Work to do>
1. In the passage on rule search and instructional conditions, what was the meaning-focused task participants had to complete?
2. Carry on the passage on rule search and instructional conditions from the point where it stops.

Page>
● ● ● ● ● ● ●

Though Morgan-Short et al.’s studies did not measure DoP online, Leow et al. (2019) suggested that rule search through practice may prompt higher DoP of the training materials than metalinguistic explanation plus practice. Specifically, their thinking aloud data suggested that while the predominant strategy of the latter condition was repeating and executing the propositional knowledge of the rules provided without much deep processing, participants under the former condition processed the training materials at a high DoP as instantiated by rule and hypothesis formulation, activation of (recent) prior knowledge (e.g., training sentences encountered shortly before), and metacognitive processes. This suggests that in Morgan-Short et al.’s studies, the inductive instructional condition (which arguably prompted rule search, see above) might also yield higher DoP than the other instructional condition, which may have given rise to different degrees of internalization of linguistic knowledge, as shown by the two instructional conditions’ difference in rule-based (i.e., system-based, as opposed to item-based) linguistic processing. However, it should be noted that no such difference was observed between the same two instructional conditions when gender agreement errors were targeted (Morgan-Short et al., 2010). Hence, there is some evidence suggesting that among participants with awareness at the level of understanding and near-perfect GJT accuracy, rule search (as the actual learning process engaged) may be superior or at least equivalent to metalinguistic explanation in terms of developing more internalized linguistic knowledge.

However, participants can engage in rule search as the actual learning process under both a very form-focused instructional condition, where rule search is required, and a very meaning-focused one, where any rule search is spontaneous and incidental (e.g., DeKeyser, 1995). We do not know how these two inductive instructional conditions compare in terms of the degree of internalization of the resultant linguistic knowledge when only participants who attain equivalent awareness at the level of understanding and near-perfect GJT accuracy are compared.

There is reason to predict that a meaning-focused instructional condition, when tested in this way, will have an edge over a form-focused instructional condition. Calderón (2013) suggested that the DoP of upcoming training materials logically decreased once awareness at the level of understanding had been achieved. We reason that this might be more likely under a required rule search instructional condition, as participants might logically decrease their DoP once they believe that they have satisfied the task requirement. Under a meaning-focused instructional condition, however, participants might continue to engage in high DoP to complete the meaning-focused task (which in the present case was to remember the meanings of all training sentences).

Athanasopoulos, Burnand et al. (2015) suggested that cognitive shifts arise from internalized linguistic knowledge. Besides, for label- and structural-feedback to occur, logically the relevant connections between the novel labels (gi/ro) and the combinatorial nodes of (in)transitivity would need to be sufficiently strong (i.e., the linguistic knowledge would need to be sufficiently internalized). If so, then cognitive shift may serve as another dependent variable to compare different instructional conditions in terms of the degrees of internalization of the knowledge gained.

● ● ● ● ● ● ●

Recorded information>
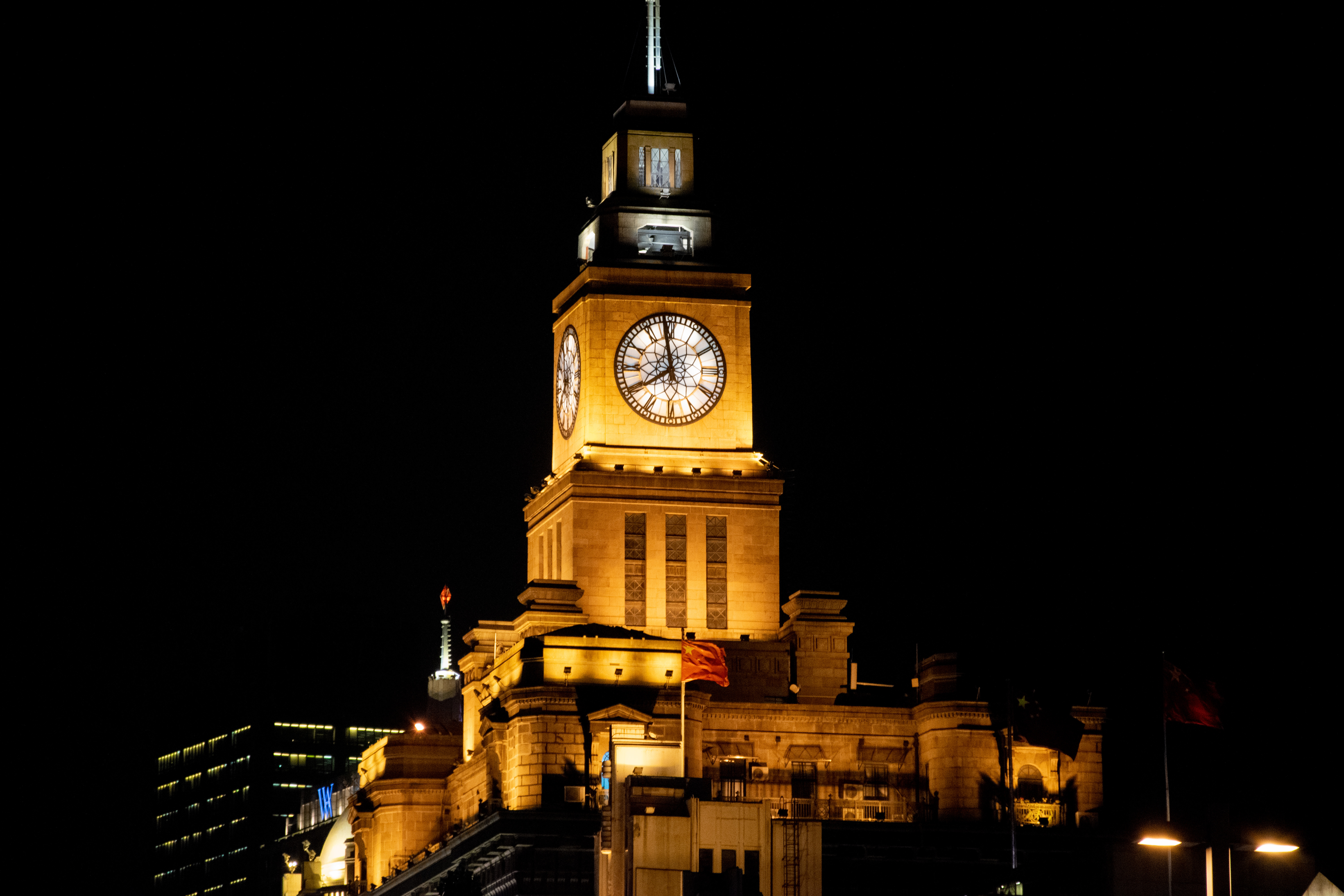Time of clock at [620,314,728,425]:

● ● ● ● ● ● ●

Answers to each task>
1. To remember the meanings of all training sentences.

2.
The current study

Our research question was whether cognitive shifts in the domain of motion (in)transitivity could be induced after brief training on a target system modeled on Karitiâna highlighting (in)transitivity in Mandarin L1 – English L2 participants (neither Mandarin nor English obligatorily marks [in]transitivity as in Karitiâna) and if so, whether such a cognitive shift might vary with instructional conditions. Our study will therefore provide a fuller picture of the malleability of human cognition by extending the line of inquiry to the factors influencing language–cognition interactions.

To the best of our knowledge, previous training studies on language–cognition interactions have not investigated whether brief training on linguistic labels beyond whole words, such as grammatical morphemes, can also induce cognitive shifts. Besides being an underinvestigated domain of motion event cognition, our study on morphemes highlighting motion (in)transitivity can also extend this line of inquiry.

In Experiment 1 we chose to compare two inductive instructional conditions, testing our prediction above for the comparison between meaning-focused and form-focused (required rule search) instructional conditions. That is, when subgroups of participants with equivalent awareness at the level of understanding and near-perfect GJT performance are considered, a meaning-focused instructional condition will be more likely to lead to a cognitive shifting effect than a required rule search instructional condition (Hypothesis 1).

To preview the results of Experiment 1, Hypothesis 1 was borne out. Based on this, we conducted Experiment 2 to see if additional GJT practice would benefit cognitive shifting in the required rule search instructional condition because the GJT could arguably help to further internalize the knowledge (in the sense outlined above).

Experiment 3 went on to test the prediction based on Morgan-Short and colleagues’ studies (see above); that is, an inductive instructional condition might be more effective than metalinguistic explanation in terms of inducing cognitive shifts, again when subgroups of participants with equivalent awareness at the level of understanding and near-perfect GJT are considered (Hypothesis 2). More specifically, the inductive instructional condition in Experiment 3 was required rule search because it does not make sense to test for cognitive shifts immediately after a metalinguistic explanation without any form-focused practice (e.g., GJT). Therefore, ideally, the two groups should be matched on such form-focused GJT practice. This precludes the meaning-focused instructional condition because it will no longer be a purely meaning-focused intervention with the addition of such form-focused GJT practice.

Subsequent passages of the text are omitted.